# [DIRECTIONS]
Present the rows below as a numbered list, beginning with the first row and continuing through the row containing "How many series does the legend list? 3", with any blank lines left out.

*** SUPPLIED DATA ***

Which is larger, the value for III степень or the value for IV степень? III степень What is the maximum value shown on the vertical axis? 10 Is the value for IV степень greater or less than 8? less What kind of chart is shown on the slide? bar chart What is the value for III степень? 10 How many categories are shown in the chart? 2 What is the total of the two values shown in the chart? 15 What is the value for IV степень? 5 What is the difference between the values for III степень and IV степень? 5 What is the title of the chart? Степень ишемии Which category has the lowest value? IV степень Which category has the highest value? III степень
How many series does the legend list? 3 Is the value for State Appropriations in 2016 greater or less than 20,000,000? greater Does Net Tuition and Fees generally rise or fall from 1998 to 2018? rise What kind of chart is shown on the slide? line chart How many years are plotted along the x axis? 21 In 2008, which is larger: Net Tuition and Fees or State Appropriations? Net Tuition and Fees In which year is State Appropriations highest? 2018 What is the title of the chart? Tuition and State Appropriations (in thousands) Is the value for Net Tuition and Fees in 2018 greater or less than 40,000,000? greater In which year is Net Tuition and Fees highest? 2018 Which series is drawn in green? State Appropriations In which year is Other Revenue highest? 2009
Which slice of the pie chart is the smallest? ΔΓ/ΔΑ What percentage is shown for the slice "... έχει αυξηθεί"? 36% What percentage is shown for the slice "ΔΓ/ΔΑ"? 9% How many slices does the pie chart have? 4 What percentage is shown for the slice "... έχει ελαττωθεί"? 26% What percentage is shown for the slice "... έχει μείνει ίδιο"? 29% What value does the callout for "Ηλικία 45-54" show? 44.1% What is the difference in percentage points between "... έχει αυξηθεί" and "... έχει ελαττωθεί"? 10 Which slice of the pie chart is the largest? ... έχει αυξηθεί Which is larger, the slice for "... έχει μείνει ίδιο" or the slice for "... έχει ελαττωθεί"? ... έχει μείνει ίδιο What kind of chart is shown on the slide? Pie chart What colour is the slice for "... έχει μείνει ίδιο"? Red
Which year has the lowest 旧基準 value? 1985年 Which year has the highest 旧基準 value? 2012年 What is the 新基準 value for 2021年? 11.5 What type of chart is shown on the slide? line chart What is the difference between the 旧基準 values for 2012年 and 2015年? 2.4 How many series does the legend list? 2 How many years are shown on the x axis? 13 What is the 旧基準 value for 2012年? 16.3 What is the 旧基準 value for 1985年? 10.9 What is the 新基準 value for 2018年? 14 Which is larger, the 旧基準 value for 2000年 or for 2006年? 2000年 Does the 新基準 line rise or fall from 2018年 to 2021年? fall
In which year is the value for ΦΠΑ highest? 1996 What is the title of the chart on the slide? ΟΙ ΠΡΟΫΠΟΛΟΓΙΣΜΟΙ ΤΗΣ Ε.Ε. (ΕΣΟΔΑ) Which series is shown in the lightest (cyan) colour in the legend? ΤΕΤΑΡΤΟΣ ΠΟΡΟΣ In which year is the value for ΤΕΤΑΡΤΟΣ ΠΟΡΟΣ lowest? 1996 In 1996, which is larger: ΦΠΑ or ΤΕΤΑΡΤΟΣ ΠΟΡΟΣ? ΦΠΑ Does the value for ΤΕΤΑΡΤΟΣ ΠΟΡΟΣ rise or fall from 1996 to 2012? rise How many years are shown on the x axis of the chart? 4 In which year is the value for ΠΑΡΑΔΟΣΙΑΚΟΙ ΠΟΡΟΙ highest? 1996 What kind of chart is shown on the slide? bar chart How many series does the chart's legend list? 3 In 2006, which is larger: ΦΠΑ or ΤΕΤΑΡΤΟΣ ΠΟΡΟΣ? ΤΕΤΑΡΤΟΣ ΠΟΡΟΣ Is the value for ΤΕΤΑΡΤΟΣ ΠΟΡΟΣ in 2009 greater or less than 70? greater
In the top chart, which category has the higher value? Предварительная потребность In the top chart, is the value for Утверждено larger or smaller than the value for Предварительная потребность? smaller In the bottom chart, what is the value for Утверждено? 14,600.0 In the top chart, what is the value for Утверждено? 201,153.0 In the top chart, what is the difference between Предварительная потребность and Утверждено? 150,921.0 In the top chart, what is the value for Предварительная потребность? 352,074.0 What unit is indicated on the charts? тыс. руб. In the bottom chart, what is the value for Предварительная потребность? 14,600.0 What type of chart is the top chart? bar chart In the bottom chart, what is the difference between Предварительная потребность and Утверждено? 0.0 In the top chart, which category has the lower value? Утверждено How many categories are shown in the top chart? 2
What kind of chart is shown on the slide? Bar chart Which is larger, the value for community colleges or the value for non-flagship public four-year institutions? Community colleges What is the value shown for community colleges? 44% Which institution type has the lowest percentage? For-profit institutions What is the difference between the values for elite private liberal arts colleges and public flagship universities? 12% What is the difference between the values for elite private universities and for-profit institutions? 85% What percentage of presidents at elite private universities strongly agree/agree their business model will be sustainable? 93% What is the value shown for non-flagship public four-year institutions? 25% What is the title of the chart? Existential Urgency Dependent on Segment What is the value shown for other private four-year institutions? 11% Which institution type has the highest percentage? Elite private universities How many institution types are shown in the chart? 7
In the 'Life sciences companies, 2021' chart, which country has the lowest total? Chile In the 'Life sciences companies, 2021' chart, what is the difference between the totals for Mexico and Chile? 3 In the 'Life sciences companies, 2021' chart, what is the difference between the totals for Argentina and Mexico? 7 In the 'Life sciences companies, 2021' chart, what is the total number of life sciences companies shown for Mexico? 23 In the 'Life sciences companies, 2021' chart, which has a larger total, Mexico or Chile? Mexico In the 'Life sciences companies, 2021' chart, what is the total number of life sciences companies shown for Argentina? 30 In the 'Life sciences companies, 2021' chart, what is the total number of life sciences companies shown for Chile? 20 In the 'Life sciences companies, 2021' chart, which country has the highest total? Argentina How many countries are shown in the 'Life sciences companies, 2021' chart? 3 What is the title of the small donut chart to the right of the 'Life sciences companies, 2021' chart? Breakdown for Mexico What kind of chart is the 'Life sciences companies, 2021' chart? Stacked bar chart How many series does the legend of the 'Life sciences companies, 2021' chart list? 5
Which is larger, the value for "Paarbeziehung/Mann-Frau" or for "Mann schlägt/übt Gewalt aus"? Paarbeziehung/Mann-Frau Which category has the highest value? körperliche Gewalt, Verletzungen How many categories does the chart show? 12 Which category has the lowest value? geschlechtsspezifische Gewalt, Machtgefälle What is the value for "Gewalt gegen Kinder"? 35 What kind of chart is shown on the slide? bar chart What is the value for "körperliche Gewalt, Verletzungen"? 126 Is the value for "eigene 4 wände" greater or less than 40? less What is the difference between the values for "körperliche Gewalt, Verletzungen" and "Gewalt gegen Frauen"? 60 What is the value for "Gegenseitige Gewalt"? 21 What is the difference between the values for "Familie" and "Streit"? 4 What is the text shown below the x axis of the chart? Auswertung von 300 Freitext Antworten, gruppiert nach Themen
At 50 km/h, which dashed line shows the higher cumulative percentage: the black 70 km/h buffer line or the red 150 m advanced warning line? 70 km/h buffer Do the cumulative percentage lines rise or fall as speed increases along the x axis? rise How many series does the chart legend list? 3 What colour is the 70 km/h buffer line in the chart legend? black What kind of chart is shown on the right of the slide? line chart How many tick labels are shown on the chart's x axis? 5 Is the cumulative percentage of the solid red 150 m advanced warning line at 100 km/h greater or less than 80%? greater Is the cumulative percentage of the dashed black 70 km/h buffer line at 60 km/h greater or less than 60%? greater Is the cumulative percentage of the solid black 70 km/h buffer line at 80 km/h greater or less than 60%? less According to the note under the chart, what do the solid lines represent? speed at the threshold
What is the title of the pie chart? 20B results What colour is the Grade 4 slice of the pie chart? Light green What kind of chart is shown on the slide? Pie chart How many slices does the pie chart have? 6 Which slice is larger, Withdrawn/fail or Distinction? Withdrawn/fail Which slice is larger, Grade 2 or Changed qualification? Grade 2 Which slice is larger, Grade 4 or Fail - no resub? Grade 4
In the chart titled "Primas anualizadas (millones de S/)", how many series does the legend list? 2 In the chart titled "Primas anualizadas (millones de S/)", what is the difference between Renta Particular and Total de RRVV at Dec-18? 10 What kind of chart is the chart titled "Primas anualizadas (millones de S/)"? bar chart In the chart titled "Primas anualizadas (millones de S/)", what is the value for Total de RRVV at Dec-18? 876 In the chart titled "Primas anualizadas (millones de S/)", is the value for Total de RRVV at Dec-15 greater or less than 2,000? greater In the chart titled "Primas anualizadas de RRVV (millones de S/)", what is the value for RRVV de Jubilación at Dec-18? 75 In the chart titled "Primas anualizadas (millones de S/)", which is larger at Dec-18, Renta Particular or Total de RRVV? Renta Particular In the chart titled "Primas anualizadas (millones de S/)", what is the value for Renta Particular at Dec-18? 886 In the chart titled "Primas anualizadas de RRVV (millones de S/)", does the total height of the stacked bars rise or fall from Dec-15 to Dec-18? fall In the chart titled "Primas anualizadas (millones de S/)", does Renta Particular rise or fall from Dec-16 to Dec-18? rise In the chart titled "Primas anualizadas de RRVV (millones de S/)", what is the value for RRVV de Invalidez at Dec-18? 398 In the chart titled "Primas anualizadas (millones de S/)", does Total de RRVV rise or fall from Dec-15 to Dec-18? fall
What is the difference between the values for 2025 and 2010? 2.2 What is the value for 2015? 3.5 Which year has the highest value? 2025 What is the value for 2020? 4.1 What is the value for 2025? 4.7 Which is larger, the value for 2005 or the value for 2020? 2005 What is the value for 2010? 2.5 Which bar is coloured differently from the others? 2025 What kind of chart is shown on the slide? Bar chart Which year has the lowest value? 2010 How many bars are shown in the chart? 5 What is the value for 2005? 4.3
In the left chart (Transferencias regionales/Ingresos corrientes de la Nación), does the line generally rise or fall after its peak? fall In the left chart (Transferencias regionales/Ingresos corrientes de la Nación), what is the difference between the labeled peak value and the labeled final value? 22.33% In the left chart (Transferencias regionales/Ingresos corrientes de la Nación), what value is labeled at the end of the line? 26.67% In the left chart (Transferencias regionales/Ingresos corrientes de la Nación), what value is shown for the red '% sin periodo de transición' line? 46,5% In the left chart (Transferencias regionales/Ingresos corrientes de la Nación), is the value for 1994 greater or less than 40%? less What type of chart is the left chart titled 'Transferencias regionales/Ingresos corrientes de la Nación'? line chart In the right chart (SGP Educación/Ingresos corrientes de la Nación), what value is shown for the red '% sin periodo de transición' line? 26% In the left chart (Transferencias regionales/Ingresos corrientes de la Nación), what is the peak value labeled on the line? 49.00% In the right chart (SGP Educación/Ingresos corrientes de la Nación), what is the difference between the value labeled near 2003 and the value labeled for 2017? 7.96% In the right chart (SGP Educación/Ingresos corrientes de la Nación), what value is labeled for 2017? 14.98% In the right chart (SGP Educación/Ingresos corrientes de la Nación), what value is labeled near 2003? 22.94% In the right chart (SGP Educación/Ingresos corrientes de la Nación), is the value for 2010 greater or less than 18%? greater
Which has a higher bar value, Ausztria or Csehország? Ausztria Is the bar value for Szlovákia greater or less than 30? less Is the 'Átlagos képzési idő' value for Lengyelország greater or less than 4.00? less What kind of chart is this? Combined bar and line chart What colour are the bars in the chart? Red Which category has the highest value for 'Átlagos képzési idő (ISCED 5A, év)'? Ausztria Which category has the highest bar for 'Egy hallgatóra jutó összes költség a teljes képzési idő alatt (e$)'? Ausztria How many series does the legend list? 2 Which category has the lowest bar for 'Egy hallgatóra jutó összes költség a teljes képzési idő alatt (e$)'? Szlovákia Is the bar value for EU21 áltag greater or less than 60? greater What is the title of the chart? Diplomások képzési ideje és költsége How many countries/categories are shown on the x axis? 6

*** End of SUPPLIED DATA ***

# [THE COMPLETED TASK]
1. Which is larger, the value for III степень or the value for IV степень? III степень What is the maximum value shown on the vertical axis? 10 Is the value for IV степень greater or less than 8? less What kind of chart is shown on the slide? bar chart What is the value for III степень? 10 How many categories are shown in the chart? 2 What is the total of the two values shown in the chart? 15 What is the value for IV степень? 5 What is the difference between the values for III степень and IV степень? 5 What is the title of the chart? Степень ишемии Which category has the lowest value? IV степень Which category has the highest value? III степень
2. How many series does the legend list? 3 Is the value for State Appropriations in 2016 greater or less than 20,000,000? greater Does Net Tuition and Fees generally rise or fall from 1998 to 2018? rise What kind of chart is shown on the slide? line chart How many years are plotted along the x axis? 21 In 2008, which is larger: Net Tuition and Fees or State Appropriations? Net Tuition and Fees In which year is State Appropriations highest? 2018 What is the title of the chart? Tuition and State Appropriations (in thousands) Is the value for Net Tuition and Fees in 2018 greater or less than 40,000,000? greater In which year is Net Tuition and Fees highest? 2018 Which series is drawn in green? State Appropriations In which year is Other Revenue highest? 2009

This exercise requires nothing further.